How Racial Data Gets ‘Cleaned’ in the U.S. Census
The national survey offers more identity choices than ever—until those choices get scrubbed away.
While early racial data were gathered to feed an obsession with racial purity, and were even used to locate Japanese Americans for internment during World War II, over time the Census Bureau settled on bureaucracy to explain its work. And yet, a simple count of the population remains ideologically loaded. These data are not neutral or objective information about the population. Instead they reflect changing political priorities and techniques to grasp how the country’s population is seen—and how resources are made available to them
* * *
Shortly after the country’s founding, the U.S. government began collecting data on the racial and ethnic make-up of every person in each household. Every decennial ushers in some new language meant to enhance the accuracy and reliability of the census as a measurement of the entire national population. There’s symbolic power in being represented on the census—in being counted. But as the political scientist Melissa Nobles shows in her book Shades of Citizenship, these data also track compliance with civil-rights legislation, particularly voting districts. They are linked to federal resources, intensifying public agitation around the categories.
During the years between each census, researchers, activists, politicians, and interest groups lobby for the rewording of a label, the addition (or elimination) of a category, or the disaggregation of another, such as Asian or American Indian or Alaska Native. In 2000, for example, “Hispanic or Latino, or Spanish origins” was reclassified from racial to ethnic data. Respondents were also allowed to select multiple boxes to reflect multiracial heritage for the first time. Additional changes that affect how the racial makeup of the country is represented are underway, including the creation of a separate category for people of Middle Eastern and North African descent (referred to as MENA).

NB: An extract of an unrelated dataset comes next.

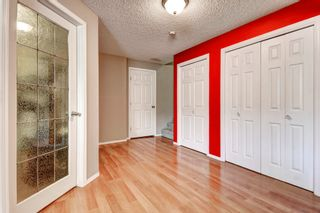 Photo 27: 101 Copperfield Gardens SE in Calgary: House for sale : MLS®# C4019487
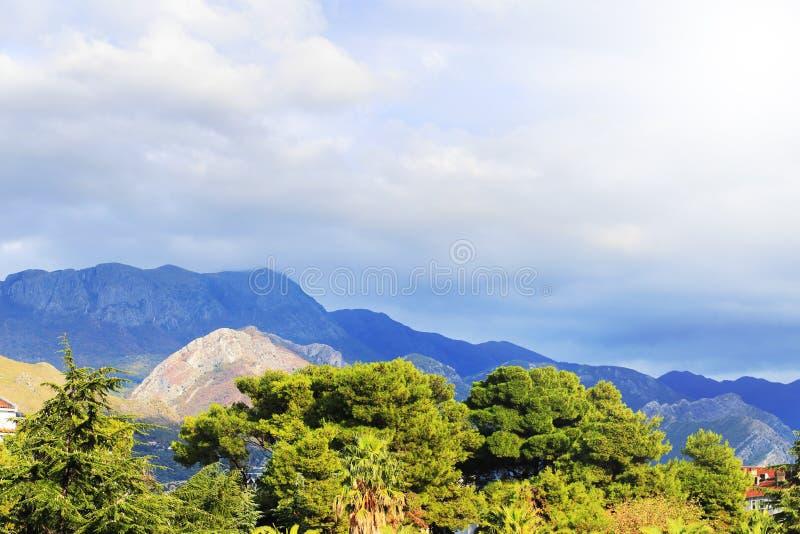 Ramos superiores verdes da árvore fotografia de stock royalty free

Shifts in racial classifications raise questions about what exactly is being counted, how people interpret the same questions differently, and what to do about people’s changing perceptions of their racial background. In 2015, the Pew Research Center reported that at least 9.8 million people reported a different racial or ethnic background than they did in 2000. When someone appears to “change” races, the resulting data is sometimes construed as erroneous.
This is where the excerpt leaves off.